Do I Have To Repay The Loan If My Business Declared Bankruptcy?
If your business was incorporated and goes bankrupt, it is still the corporation that is responsible for repaying the principal of the CEBA loan, not you. The lender cannot come after your personal assets to cover any losses as a result of corporate bankruptcy.
But if your business was a sole proprietorship or partnership that received CEBA financing, it will be your responsibility to repay the balance, as noted above. With these types of businesses, your personal assets and those of your business are not distinguished. As such, your personal assets could be seized to help the lender cover the losses from the loan default.
How To Repay The CEBA Loan
The exact steps for repaying your CEBA loan depend on your financial institution. That said, the CEBA loan can typically be repaid in the following ways:
- Online banking
- Bank mobile app
- Bank ATM
- Telephone banking
- Physical branch in person
What If You Can’t Afford To Repay The Loan?

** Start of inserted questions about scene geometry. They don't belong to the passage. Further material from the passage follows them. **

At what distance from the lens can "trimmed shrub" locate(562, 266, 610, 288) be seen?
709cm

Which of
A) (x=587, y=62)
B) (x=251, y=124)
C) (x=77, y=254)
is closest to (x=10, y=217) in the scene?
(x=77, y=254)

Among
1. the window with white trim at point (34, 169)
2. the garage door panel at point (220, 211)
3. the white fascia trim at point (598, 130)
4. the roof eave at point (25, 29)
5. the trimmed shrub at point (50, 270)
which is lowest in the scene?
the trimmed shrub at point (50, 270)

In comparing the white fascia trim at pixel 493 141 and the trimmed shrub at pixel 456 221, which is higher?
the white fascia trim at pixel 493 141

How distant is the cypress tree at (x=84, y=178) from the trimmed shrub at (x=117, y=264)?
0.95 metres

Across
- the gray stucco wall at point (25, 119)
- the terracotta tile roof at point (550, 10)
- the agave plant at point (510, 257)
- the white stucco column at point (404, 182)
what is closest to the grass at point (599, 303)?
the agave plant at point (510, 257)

If you’re unable to pay your CEBA loan by January 18, 2024 you’ll no longer be eligible for the loan forgiveness offer as described above. You’ll then need to start paying 5% interest on the remaining balance until the loan is paid back in full.

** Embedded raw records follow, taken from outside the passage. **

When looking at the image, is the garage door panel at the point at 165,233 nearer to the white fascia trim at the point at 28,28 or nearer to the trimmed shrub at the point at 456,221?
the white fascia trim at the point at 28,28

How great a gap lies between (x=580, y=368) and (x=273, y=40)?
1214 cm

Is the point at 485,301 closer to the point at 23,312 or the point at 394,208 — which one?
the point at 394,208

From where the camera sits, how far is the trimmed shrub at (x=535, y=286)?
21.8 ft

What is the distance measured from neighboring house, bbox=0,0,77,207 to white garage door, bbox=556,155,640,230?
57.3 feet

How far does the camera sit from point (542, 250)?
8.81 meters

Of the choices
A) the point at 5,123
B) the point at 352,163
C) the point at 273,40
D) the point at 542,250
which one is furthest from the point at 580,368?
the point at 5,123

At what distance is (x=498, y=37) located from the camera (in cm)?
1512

If you cannot pay the loan balance in full by December 31, 2026, your loan will be in default. This may impact your credit score or your business credit score. To discuss your options, you’ll need to speak with your lender.
Your lender may be open to alternative arrangements to have the loan repaid. Otherwise, you may need to speak with a Licensed Insolvency Trustee (LIT) to discuss the possibility of filing a consumer proposal or personal bankruptcy.

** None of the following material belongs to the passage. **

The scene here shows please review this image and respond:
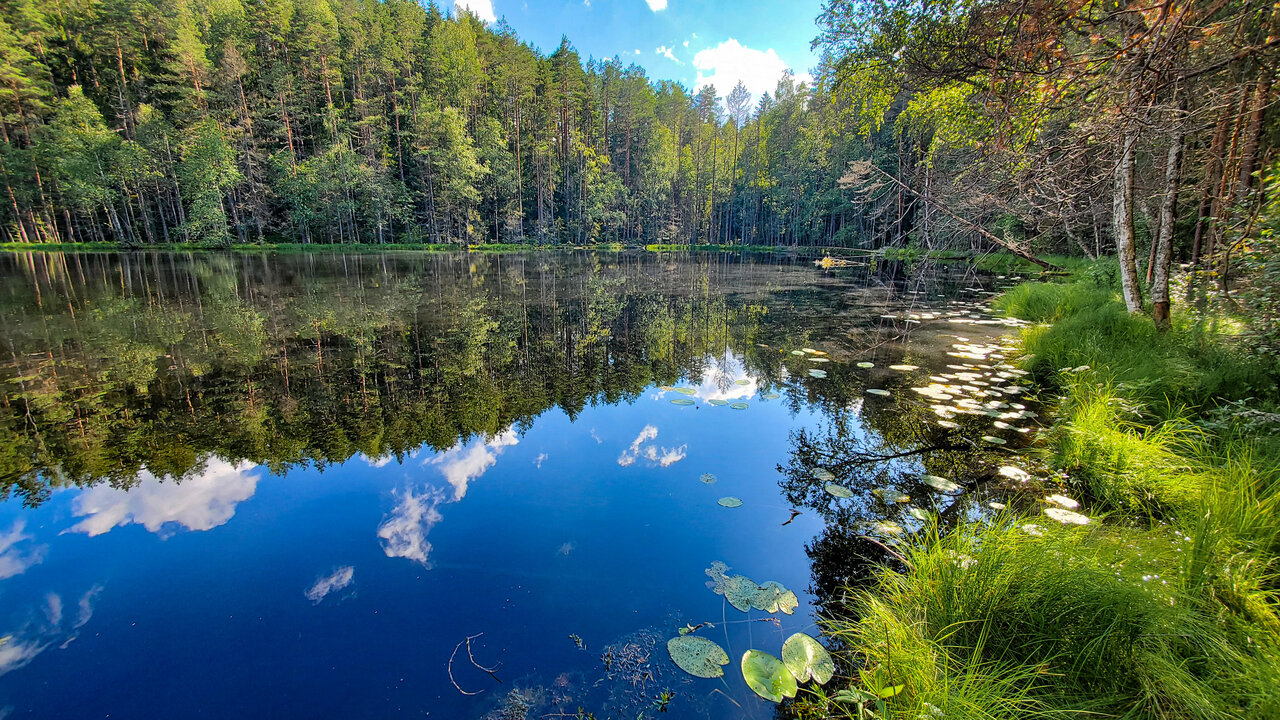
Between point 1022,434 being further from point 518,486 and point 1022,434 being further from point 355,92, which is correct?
point 355,92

Can You Use A Personal Loan To Repay The CEBA Loan?
There are potentially serious consequences for defaulting on your CEBA loan. Luckily, there are some options available that can help you avoid defaulting, including taking out a personal loan or refinancing.
If you’re unable to repay your loan by the due date, you can ask your lender about refinancing your loan. This may allow you to extend your loan further, but be aware that interest rates may be higher too.
If refinancing is not possible, consider applying for a personal loan with an alternative lender. Your lender will provide you with a lump sum of money that you can use to pay off your CEBA loan in full. This will satisfy your obligations for the CEBA loan.
Then, you can repay your personal loan via smaller installment payments spread out over a longer term. This will give you more time to come up with the funds while making more manageable payments over the loan term.
Just keep in mind that you may be charged higher interest on your loan, compared to the 5% interest rate. As such, opting for a personal loan may be more expensive over the long run compared to paying off your CEBA loan by the due date.
Pros Of A Personal Loan
- If you use another loan to pay off your CEBA loan by the December 31, 2023, due date, you won’t lose your loan forgiveness eligibility.
- With a personal loan, you may have a longer prepayment period which means smaller payments.
- You can avoid defaulting on the loan, which will protect your credit score.
Cons Of A Personal Loan
- You’ll pay a higher interest rate compared to your CEBA loan.
Who Can You Contact For More Info?
If you have specific questions about your CEBA loan and repayments, get in touch with a representative from your financial institution. Otherwise, you can call the CEBA Call Centre for all other inquiries at 1-888-324-4201.
Final Thoughts On The CEBA Loan Repayment
The CEBA loan program may have helped you stay afloat during the pandemic, but eventually, you’ll need to repay what you borrowed. Luckily, the due date has been extended to the end of 2023 to avoid paying interest, if your account is in good standing. Otherwise, you have until the end of 2025, though you’ll be paying interest added to your principal.